The central importance of the 10 Step Framework is as a conceptual anchor. However, the framework needs to be given life with surrounding methodology. In reflecting on the overall process of implementation at an aggregate level, there are now a number of important methodological schematics that came into play to action the 10 Step Framework. These involve both the 10-Step Framework and the 5-stage ICPOP engagement process. Figure 4 provides a dynamic representation of this wider implementation process in action. This represents the ‘arrived’ state of the methodology reported by Harnett [91].
Figure 3: Moving from complex challenge to complex adaption
In order to mobilize change/address a challenge in a complex adaptive environment there are a number of domains to be harnessed in unison to achieve complex adaptation. As a fundamental starting point (orientation), this involves the adapted Greenhalgh model [68] amended to reflect key insights from implementing integrated care (described above). This acts as an underpinning theoretical change principle. This ‘guiding light’ is critical in informing any prospective adopters’ awareness of/ informing their developmental thinking. This draws upon, and highlights the necessary philosophical stance to accommodate the work, thus deliberately blending the balance between emergence and enablement. In tandem with the previous point, there is a need to understand the dynamics of the ecosystem (ecology) in which the change is taking place (e.g. what’s important to whom and how does change happen?).

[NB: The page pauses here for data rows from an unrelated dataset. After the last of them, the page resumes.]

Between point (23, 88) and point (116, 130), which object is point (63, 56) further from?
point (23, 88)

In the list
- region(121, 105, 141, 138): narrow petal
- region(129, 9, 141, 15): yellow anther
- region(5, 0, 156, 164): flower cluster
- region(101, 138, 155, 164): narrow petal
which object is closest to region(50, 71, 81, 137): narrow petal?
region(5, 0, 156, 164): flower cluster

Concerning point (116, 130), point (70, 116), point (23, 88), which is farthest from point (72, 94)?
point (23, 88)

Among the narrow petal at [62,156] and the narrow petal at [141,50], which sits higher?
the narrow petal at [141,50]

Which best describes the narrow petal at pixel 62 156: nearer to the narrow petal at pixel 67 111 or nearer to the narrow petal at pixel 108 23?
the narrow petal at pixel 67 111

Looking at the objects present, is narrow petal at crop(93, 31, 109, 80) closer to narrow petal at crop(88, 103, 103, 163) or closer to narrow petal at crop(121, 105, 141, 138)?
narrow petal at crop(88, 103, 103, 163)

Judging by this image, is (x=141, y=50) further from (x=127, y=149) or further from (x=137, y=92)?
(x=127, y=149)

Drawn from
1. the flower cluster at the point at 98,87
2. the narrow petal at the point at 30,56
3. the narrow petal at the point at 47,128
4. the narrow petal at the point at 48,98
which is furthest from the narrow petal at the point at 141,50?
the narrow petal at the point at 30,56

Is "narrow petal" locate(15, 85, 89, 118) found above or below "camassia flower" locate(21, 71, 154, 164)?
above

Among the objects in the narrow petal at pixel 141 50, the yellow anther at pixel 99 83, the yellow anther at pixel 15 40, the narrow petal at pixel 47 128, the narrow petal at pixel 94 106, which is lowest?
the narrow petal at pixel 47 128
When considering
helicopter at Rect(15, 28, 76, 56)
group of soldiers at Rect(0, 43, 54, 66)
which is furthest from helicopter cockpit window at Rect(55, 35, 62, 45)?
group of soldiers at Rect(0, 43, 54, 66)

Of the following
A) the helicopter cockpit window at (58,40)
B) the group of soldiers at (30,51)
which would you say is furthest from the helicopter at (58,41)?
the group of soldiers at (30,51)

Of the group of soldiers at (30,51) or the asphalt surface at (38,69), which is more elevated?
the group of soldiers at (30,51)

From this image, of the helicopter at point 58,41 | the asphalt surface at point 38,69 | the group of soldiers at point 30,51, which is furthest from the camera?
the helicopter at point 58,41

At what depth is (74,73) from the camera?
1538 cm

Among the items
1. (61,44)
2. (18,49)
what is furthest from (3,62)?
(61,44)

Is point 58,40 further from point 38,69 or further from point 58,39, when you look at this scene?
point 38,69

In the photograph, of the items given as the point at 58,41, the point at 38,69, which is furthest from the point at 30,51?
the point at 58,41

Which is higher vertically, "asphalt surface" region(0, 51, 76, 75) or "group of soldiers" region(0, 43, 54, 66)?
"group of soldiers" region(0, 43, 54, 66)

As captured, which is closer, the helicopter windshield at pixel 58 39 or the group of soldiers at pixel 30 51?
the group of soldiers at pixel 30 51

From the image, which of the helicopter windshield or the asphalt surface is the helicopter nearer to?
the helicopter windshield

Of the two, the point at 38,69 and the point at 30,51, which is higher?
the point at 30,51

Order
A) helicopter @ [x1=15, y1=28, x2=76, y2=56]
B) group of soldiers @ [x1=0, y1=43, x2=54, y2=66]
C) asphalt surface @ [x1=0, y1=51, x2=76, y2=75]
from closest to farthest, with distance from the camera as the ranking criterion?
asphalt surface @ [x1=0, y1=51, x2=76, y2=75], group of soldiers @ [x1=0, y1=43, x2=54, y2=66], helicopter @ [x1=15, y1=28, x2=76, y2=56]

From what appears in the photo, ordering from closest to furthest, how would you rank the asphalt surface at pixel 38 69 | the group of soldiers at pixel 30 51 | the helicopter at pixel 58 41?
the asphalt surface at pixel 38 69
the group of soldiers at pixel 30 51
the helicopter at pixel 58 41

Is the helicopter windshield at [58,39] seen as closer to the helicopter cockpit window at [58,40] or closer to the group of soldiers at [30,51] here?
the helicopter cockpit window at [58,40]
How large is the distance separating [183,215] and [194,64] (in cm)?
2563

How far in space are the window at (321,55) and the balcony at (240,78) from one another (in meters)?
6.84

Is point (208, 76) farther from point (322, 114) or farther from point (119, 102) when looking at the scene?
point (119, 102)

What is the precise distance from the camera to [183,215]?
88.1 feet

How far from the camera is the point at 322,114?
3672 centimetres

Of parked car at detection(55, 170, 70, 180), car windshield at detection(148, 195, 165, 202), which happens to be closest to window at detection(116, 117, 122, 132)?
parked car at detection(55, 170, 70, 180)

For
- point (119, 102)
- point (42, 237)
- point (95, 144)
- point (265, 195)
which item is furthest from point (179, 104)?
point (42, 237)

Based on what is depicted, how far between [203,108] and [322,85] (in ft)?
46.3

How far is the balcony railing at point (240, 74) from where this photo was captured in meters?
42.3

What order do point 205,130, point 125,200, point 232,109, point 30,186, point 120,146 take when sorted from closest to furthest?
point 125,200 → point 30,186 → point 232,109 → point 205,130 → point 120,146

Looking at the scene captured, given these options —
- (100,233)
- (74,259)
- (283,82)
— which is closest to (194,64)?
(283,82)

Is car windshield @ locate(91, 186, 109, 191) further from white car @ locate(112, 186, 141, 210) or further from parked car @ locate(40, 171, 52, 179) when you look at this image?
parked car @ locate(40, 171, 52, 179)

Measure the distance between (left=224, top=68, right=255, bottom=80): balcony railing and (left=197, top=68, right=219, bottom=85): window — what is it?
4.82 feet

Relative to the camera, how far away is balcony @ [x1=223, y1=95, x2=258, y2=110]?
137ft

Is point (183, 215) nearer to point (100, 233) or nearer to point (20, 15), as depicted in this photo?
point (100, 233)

The 10 Step Framework provides a conceptual shorthand (map), acting as a mediating force in supporting the translation of polymorphous intent into more concrete steps. This mediation is mobilized with key actors through a stepped (5 stage) process of incremental, active support in locus. Key messaging, achieved through animated storytelling such as Nora, (seewww.icpop.org) provides an emotional ‘call to arms’) A Service Model describes the broader landscape and provides a definition of structures (service architecture) and processes (care pathways) to be attended to.
Finally, the manifestation of the change (complex adaptation) is reflected in the new service (structures and processes) and impacts achieved. This combined set of methodologies comprises the full model and represents a combination of orientation (philosophy, theory) moving towards manifestation. The assembly of these domains enables the abstract to be mobilized (intent) towards taking action, resulting in concrete realization of complex adaptation.

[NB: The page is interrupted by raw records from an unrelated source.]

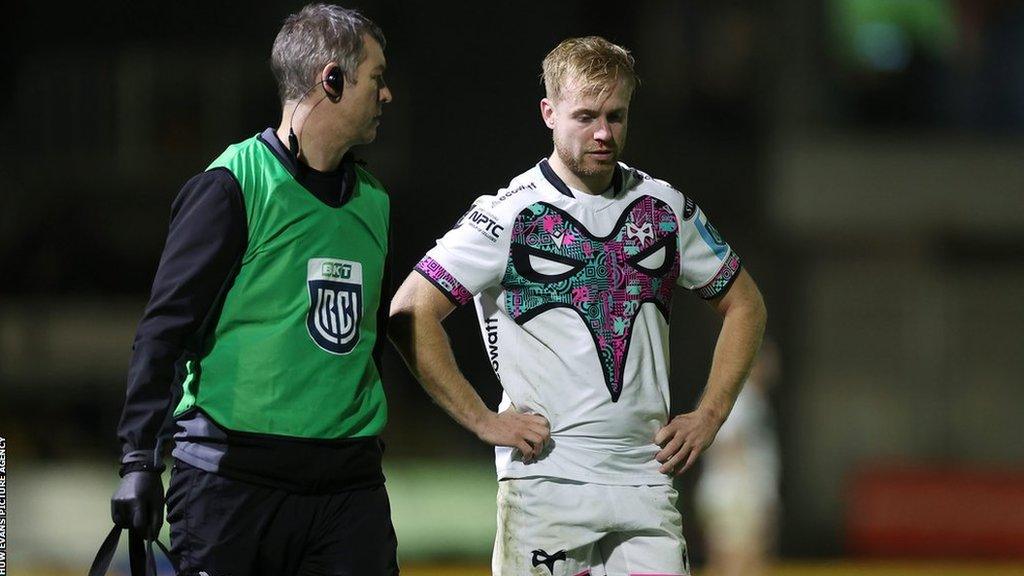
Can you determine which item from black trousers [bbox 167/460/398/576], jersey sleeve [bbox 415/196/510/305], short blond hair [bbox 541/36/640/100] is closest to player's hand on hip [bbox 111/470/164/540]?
black trousers [bbox 167/460/398/576]

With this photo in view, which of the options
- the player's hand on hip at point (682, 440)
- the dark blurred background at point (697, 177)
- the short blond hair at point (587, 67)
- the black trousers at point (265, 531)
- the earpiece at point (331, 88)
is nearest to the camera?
the black trousers at point (265, 531)

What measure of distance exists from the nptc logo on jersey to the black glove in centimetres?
50

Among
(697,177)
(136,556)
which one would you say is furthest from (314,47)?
(697,177)

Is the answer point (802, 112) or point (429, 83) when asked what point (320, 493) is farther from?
point (802, 112)

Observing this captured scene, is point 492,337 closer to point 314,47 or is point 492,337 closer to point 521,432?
point 521,432

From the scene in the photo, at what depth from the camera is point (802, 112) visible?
57.1ft

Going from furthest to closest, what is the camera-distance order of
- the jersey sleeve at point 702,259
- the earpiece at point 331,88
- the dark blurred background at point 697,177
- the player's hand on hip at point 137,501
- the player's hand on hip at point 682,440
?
1. the dark blurred background at point 697,177
2. the jersey sleeve at point 702,259
3. the player's hand on hip at point 682,440
4. the earpiece at point 331,88
5. the player's hand on hip at point 137,501

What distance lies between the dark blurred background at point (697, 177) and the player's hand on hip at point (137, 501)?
987cm

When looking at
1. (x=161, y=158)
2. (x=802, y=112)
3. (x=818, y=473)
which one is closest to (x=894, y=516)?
(x=818, y=473)

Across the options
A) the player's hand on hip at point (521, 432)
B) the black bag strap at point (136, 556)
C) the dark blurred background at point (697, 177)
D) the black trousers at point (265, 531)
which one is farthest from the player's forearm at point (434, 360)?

Figure 4: A revised 10-Step Framework for later sites (incorporates refinement of focus and direction).
Declarations
I can confirm that ethical approval and consent to participate was granted for the research undertaken and outlined in this submission. Consent to publish was obtained and data and materials are available on request. There are no competing interests and no funding was provided for this study which was completed as part of a PhD study.
The author’s contribution represent the inputs in the work described as members of the implementation team. The corresponding author would like to acknowledge Dr A Carroll and Michael Fitzgerald for sponsorship and Drs Cathal Heavey and Peter Williams for their support and guidance.